И вдруг она неожиданно перескочила на другой предмет и сообщила, что вчера виделась с ратморцевской Катериной и что та ей все до крошечки рассказала про того.

Марта оживилась.

— Ну, и что же? Что тебе про него рассказала? — стремительно спросила она.

— Да ничего-с. Живет все у них. Сами-то господа, Сергей Владимирович с Людмилой Николаевной, не то чтобы уж очень его ласкали, а не притесняют, и все, что нужно, для него делают. Как приехали из деревни, сейчас за портным-французом послали и не то две, не то три перемены платья заказали, чтобы в старом не ходил. И острижен по-модному, кажинный день паликмахтер волосы ему подвивает. Стал привыкать помаленьку, и на барина теперь похож. Ну, а раньше-то смехота была: позовут его, бывало, кушать в столовую, а он и не знает, как и за стол-то сесть. Француз их, как маленького, его учит. Вилку с ножом держать не умел, ей-богу! Барин, тот еще ничего, а барыня весь обед бывало морщится. Ну, а барышни, те с ним совсем, как с братцем — Гриша да Гриша, и, как свободная минутка, так с ним.

— А что он, умный? — спросила Марта.

— Болтают разно. Старик Захар, баринов камердинер, всячески расхваливает его: и умен-то он, и к ученью способный, ну, а другие — с хитринкой, сказывают, и все норовит молчком больше. А чтобы таким орлом, как родитель его покойный, никогда ему не бывать. В мать он уродился; она тоже, бывало…

И Маланья стала рассказывать про Марфиньку. Все их беседы неизменно кончались этим. На эту тему Маланья могла говорить без конца, а барышне никогда не надоедало слушать ее.

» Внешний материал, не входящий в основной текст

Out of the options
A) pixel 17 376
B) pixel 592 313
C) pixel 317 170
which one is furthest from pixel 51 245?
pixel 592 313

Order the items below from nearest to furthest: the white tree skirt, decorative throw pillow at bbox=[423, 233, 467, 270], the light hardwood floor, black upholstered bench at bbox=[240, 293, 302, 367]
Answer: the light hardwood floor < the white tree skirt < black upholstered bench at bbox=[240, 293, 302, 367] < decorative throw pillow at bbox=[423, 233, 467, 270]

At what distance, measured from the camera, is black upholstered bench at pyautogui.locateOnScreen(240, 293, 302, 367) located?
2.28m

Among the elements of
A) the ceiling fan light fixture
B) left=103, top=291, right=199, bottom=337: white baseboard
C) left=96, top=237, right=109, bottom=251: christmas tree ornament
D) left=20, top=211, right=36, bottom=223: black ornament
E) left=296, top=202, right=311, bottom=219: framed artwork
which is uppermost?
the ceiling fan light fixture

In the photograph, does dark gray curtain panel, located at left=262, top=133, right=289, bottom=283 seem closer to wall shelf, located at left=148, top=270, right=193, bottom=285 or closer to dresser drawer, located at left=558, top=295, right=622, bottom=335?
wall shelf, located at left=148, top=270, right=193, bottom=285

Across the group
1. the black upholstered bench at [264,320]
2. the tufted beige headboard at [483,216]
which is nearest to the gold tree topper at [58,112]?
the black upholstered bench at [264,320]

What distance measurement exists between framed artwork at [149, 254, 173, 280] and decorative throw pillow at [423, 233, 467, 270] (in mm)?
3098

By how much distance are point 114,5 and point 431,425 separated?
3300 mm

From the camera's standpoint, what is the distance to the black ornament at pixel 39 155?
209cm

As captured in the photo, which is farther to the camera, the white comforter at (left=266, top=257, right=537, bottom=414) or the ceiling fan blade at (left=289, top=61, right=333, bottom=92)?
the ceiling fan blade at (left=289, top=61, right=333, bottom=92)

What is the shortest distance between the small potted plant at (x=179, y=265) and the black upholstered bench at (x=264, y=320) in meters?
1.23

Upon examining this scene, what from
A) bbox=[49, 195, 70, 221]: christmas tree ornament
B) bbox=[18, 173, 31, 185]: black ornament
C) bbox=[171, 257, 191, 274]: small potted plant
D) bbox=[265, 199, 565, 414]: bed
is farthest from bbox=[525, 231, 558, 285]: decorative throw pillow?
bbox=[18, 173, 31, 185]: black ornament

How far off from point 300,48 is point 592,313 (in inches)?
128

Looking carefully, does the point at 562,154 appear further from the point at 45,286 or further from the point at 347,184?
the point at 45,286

Все, что касалось Марфиньки, страстно интересовало ее. Она столько раз заставляла себе повторять подробности о жизни этой бедняжки в Воротыновке до приезда Александра Васильевича, о ее романе с молодым барином, о ее существовании после того, как он бросил ее, и про ее смерть, что вся эта скорбная история была до мельчайших подробностей известна ей лучше, чем самой Маланье, потому что ей, лично знавшей отца, нетрудно было дополнить воображением то, что не умела ни понять, ни передать свидетельница этих событий.

В тот вечер Марта особенно долго и подробно расспрашивала про то. что вынесла несчастная страдалица в Яблочках. Все-то ей нужно было знать, про каждый ее вздох, про каждое слово, про каждую ее слезу.

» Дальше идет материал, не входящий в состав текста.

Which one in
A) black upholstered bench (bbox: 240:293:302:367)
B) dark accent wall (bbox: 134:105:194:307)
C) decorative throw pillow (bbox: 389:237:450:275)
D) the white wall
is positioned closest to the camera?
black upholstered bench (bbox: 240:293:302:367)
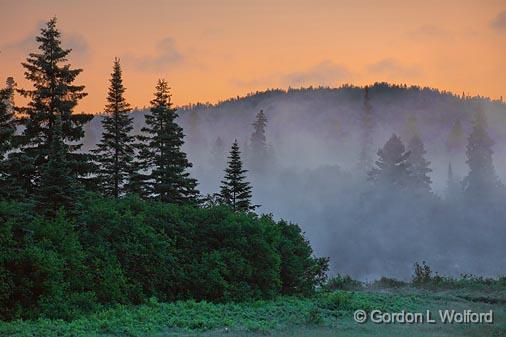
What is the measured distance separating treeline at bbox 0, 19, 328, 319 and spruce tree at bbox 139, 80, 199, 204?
22 cm

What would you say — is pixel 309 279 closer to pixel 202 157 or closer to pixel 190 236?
pixel 190 236

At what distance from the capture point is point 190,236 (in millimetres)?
31562

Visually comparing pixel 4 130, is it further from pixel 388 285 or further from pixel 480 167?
pixel 480 167

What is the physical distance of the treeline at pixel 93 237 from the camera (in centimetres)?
2238

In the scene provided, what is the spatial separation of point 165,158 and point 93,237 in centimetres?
1932

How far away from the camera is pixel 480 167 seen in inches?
4018

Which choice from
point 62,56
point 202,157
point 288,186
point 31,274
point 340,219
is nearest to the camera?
point 31,274

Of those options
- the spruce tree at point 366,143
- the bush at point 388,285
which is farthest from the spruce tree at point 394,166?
the bush at point 388,285

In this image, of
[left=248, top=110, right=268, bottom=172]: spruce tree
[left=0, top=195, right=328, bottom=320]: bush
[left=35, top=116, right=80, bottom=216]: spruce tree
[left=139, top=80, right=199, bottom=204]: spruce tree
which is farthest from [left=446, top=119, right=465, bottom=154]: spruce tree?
[left=35, top=116, right=80, bottom=216]: spruce tree

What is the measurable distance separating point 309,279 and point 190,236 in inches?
321

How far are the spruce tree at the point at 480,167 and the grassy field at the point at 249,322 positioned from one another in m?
72.7

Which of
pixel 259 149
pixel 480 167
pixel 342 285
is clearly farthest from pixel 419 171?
pixel 342 285

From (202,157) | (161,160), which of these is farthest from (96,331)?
(202,157)

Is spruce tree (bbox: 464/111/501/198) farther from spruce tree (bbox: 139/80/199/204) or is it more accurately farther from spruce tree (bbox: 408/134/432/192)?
spruce tree (bbox: 139/80/199/204)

Наступало утро, когда Маланья, не имея ничего больше сказать, смолкла. А барышня, бледная, сдвинув брови и не спуская пристального взгляда с лампады, горевшей в киоте перед образами, продолжала ждать, не скажет ли она еще чего-нибудь, еще более ужасного, жалкого, печального. Вот точь-в-точь как Александр Васильевич перед смертью. Он тоже каждую ночь призывал Маланью, чтобы терзаться воспоминаниями невозвратного прошлого.

Долго тишина в комнате ничем, кроме тиканья часов, не нарушалась. Наконец Марта поднялась с места и, пожимаясь от внутренней дрожи, медленно удалилась в свою спальню, не оборачиваясь к продолжавшей стоять у притолоки двери жене камердинера.